Food Justice in the Milwaukee Landscape

Armand Gamboa, “Food Justice in the Milwaukee Landscape”
Mentor: Arijit Sen, Architecture

This research is a part of a bigger project called “Climates of Inequality.” Organized by the Humanities Action Lab, a coalition of universities led by Rutgers University-Newark working with issue organizations and public spaces, this participatory public memory research project engaged students, educators, and community leaders from over 20 cities across the US and around the world in order to expose the roots of current environmental injustice, and share generations of front-line communities’ strategies for resistance, resilience, and mitigation. The Milwaukee community’s story is critical in this global vision and action around climate and environmental justice. Throughout its conception and development, the food landscape of Milwaukee has continually evolved to serve a diverse set of needs. This study examines the history of that development, and its impact on the larger social justice framework of the city, through the construction of a timeline analyzing national policy and local events. The purpose of this policy-event timeline is to render visible the complex relationships between larger national policies and local actions. The timeline illustrates how local actions respond to the opportunities and deficiencies afforded by the larger system of national and local policies. In analyzing the importance of food as an interconnected agent in social justice, the resiliency of community residents in the face of injustice is exposed as a model of resistance.

 

Comments

  1. Very interesting work. I would encourage you to also consider the important role of federally-funded but locally based programs such as SNAP and WIC in working towards food justice.

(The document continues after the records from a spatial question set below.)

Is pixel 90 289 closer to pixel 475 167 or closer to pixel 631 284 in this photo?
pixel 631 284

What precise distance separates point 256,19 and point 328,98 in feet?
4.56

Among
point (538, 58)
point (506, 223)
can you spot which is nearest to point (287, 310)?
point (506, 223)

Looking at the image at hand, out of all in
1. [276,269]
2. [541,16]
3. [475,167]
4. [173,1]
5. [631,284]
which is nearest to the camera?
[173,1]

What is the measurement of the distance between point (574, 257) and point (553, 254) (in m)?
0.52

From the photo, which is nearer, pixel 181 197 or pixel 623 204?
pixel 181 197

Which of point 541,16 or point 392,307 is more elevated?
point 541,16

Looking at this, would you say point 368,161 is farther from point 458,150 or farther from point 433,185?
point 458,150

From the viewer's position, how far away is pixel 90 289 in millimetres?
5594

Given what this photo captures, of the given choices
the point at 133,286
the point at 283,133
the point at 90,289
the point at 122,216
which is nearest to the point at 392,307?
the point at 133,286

  2. Very well presented – the narration was so clear and easy to follow, even for a dense survey of information. You conclude with the phrase “a pattern emerges,” which I would very much like to see expressed graphically. The lists and timelines help to set the stage for what I hope will be future work including perhaps maps and other network-type drawings that help to visualize the relationship between these histories, places and people that are meaningful to food justice in Milwaukee.